Explore o material ▸
• a. No texto sobre a expressão “rabo abanando o cachorro”, quais pares de relações de comando são citados como aqueles a que o ministro não se refere? Liste todos.
• b. Prossiga com o texto sobre o uso da expressão por Gilmar Mendes a partir da última frase apresentada.

Não é a primeira vez que o ministro Gilmar Mendes, do Supremo Tribunal Federal (STF), faz menção à expressão “rabo abanando o cachorro” acerca de situações que entende refletirem uma quebra na hierarquia ou algo similar. Ele não está se referindo a relações de comando, como entre chefe e subordinado, empregado e empregador ou comandante e comandado. O ministro já fez isso, em sessões do STF e em declarações à imprensa, dirigindo-se a colega magistrado de primeiro grau e à Procuradoria Geral da República.
Em 2 de maio de 2017, o ministro Gilmar usou a expressão ao falar à imprensa sobre uma nova denúncia contra o ex-ministro José Dirceu, que estaria sendo antecipada pelo Ministério Público Federal após a concessão de um habeas corpus. Afirmou que o ato não poderia constituir uma forma de pressão porque isto seria “o rabo abanando o cachorro”. Mais que isso, disse que se fosse assim “o Supremo deixava de ser Supremo”.

Trechos de dados ▸
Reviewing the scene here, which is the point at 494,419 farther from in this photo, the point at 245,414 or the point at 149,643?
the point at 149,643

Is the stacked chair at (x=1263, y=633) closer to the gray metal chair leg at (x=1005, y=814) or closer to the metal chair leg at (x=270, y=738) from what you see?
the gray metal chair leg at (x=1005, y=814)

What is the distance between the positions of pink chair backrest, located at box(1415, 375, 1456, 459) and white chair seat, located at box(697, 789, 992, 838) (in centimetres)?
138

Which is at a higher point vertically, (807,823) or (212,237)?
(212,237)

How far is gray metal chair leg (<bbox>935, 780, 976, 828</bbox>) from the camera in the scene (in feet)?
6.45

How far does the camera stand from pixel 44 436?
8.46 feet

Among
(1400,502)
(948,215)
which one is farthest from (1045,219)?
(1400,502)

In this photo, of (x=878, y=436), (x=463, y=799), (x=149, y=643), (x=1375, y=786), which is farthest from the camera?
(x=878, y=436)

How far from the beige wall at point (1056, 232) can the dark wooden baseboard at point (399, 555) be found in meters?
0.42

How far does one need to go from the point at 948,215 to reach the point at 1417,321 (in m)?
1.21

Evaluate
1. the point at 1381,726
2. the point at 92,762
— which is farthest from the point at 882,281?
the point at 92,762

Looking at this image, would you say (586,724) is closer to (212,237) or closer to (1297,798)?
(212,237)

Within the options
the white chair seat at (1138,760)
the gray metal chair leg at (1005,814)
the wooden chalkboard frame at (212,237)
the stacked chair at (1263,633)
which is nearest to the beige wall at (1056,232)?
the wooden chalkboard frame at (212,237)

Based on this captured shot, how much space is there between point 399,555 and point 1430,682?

---

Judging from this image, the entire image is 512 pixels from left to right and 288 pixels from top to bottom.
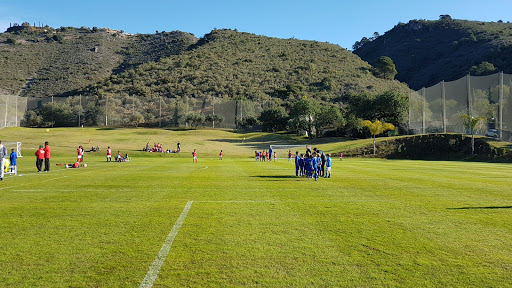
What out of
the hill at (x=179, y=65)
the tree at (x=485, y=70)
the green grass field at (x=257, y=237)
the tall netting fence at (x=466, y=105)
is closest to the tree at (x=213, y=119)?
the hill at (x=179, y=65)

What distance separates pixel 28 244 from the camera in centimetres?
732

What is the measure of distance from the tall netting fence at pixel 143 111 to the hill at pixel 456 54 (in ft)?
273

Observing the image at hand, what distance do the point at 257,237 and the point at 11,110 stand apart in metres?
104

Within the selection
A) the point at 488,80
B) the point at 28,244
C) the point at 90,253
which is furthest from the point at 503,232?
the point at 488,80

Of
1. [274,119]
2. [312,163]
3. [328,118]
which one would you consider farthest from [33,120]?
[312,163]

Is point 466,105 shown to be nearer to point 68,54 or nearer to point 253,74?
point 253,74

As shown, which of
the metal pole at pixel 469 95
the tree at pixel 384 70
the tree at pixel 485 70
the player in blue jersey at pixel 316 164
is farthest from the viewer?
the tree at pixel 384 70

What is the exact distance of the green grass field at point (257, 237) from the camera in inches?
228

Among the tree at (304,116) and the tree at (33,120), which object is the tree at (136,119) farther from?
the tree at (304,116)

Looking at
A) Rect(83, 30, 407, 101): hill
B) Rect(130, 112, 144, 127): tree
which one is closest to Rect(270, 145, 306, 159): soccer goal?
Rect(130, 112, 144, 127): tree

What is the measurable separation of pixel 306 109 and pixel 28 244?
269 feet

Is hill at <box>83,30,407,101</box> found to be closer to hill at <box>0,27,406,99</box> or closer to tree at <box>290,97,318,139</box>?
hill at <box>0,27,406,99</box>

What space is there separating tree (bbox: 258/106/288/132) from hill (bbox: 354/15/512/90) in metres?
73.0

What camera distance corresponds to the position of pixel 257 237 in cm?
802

Respostas fornecidas ▸
• a. chefe e subordinado; empregado e empregador; comandante e comandado

• b.
Em 28 de junho de 2017, abrindo a sessão do STF que trataria das delações da JBS, Mendes disse outra vez: “O rabo começa a balançar o cachorro, ora bolas...”, fazendo referência aos atos do procurador-geral Rodrigo Janot.
Mais recentemente, em 18 de agosto de 2017, depois de mandar soltar o empresário Jacob Barata Filho, de cuja filha Gilmar foi padrinho de casamento, ele fala aos jornalistas: “Em geral o rabo não abana o cachorro, é o cachorro que abana o rabo”.
Estas falas do ministro por si só o desqualificam como agente público que tem importantes funções institucionais. Exige-se de um ministro da mais alta Corte conduta ilibada, o que compreende lhaneza no trato, discrição, urbanidade, respeito aos pares e às instituições. Mas aqui o problema vai além, muito além.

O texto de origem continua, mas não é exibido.